Running observability at scale means handling massive streams of telemetry data including millions of spans, traces, and metrics every second. This data is what powers New Relic’s ability to provide real-time insights into application and infrastructure performance for our customers. But ingesting and processing data in real-time at that scale comes with a price tag, especially when it involves high-performance systems like Redis that sit at the core of our distributed tracing pipeline.
Distributed tracing tracks requests across multiple services, to help find the root cause of errors or poor performance across an entire distributed system. Our Distributed Tracing Pipeline team manages the system that ingest, transforms, connects and summarizes trace data from multiple agents. Last year, the team rolled out a new pipeline that simplified our overall architecture and reduced operational complexity. The redesign allowed us to deprecate older services, consolidate responsibilities into smaller, well-defined components, and most importantly, run both Infinite Tracing and standard distributed tracing through a single, unified pipeline. The result was a cleaner, more maintainable, and more reliable system with fewer moving parts. But soon after the rollout, we noticed a significant increase in Redis storage and network costs.
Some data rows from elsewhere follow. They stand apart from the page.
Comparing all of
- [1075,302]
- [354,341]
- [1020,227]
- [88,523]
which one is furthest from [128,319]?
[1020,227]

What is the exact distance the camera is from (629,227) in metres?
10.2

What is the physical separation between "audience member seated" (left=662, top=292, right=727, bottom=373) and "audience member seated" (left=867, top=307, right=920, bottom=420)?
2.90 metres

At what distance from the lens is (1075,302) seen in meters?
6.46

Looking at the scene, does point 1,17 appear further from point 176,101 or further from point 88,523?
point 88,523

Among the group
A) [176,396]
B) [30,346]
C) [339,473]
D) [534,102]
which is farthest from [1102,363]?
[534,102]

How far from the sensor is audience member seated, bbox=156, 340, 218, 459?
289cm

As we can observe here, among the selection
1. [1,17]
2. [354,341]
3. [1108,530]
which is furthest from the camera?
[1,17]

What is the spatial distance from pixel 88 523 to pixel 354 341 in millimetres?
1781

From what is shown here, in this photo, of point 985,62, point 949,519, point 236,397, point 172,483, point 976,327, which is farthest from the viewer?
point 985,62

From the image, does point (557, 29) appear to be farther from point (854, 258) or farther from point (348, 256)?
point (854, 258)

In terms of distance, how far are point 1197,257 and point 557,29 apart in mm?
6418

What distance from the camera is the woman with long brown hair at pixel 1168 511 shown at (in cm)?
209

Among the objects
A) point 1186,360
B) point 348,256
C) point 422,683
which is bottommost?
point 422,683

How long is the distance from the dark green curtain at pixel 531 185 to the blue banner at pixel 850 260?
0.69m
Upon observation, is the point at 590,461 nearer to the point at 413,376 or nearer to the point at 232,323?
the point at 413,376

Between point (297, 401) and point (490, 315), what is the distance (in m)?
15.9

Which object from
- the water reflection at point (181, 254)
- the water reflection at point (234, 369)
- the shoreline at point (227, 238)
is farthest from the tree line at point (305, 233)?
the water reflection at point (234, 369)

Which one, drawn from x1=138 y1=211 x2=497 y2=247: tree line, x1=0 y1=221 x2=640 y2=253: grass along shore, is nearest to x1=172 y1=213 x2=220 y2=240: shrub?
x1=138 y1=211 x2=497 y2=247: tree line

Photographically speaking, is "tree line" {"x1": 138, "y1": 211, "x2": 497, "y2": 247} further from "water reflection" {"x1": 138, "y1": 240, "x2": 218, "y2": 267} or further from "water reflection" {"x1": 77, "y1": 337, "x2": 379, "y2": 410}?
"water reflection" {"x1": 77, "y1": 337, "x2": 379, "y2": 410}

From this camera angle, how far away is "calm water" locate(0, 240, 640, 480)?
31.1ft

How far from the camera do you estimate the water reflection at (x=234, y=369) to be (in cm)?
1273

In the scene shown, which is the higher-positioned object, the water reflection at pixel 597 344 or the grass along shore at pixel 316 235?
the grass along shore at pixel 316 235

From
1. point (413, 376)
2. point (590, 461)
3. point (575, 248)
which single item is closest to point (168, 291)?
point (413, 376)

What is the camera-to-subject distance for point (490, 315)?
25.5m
At New Relic, we use our own platform to monitor everything we build. So when costs spiked, we turned to New Relic itself to dig into the data. What followed was a two-part optimization journey: first, tuning our Redis infrastructure by upgrading and right-sizing clusters, and then rethinking how we store data to make compression and memory use far more efficient.
In this blog, we’ll walk through that journey; what we changed, what we learned, and how those changes helped us cut Redis costs by more than half while improving overall performance and scalability.
Infrastructure optimization
When we first noticed the cost spike, our initial focus was on improving efficiency at the infrastructure level. We wanted to ensure our Redis setup was as optimized as possible for both performance and cost.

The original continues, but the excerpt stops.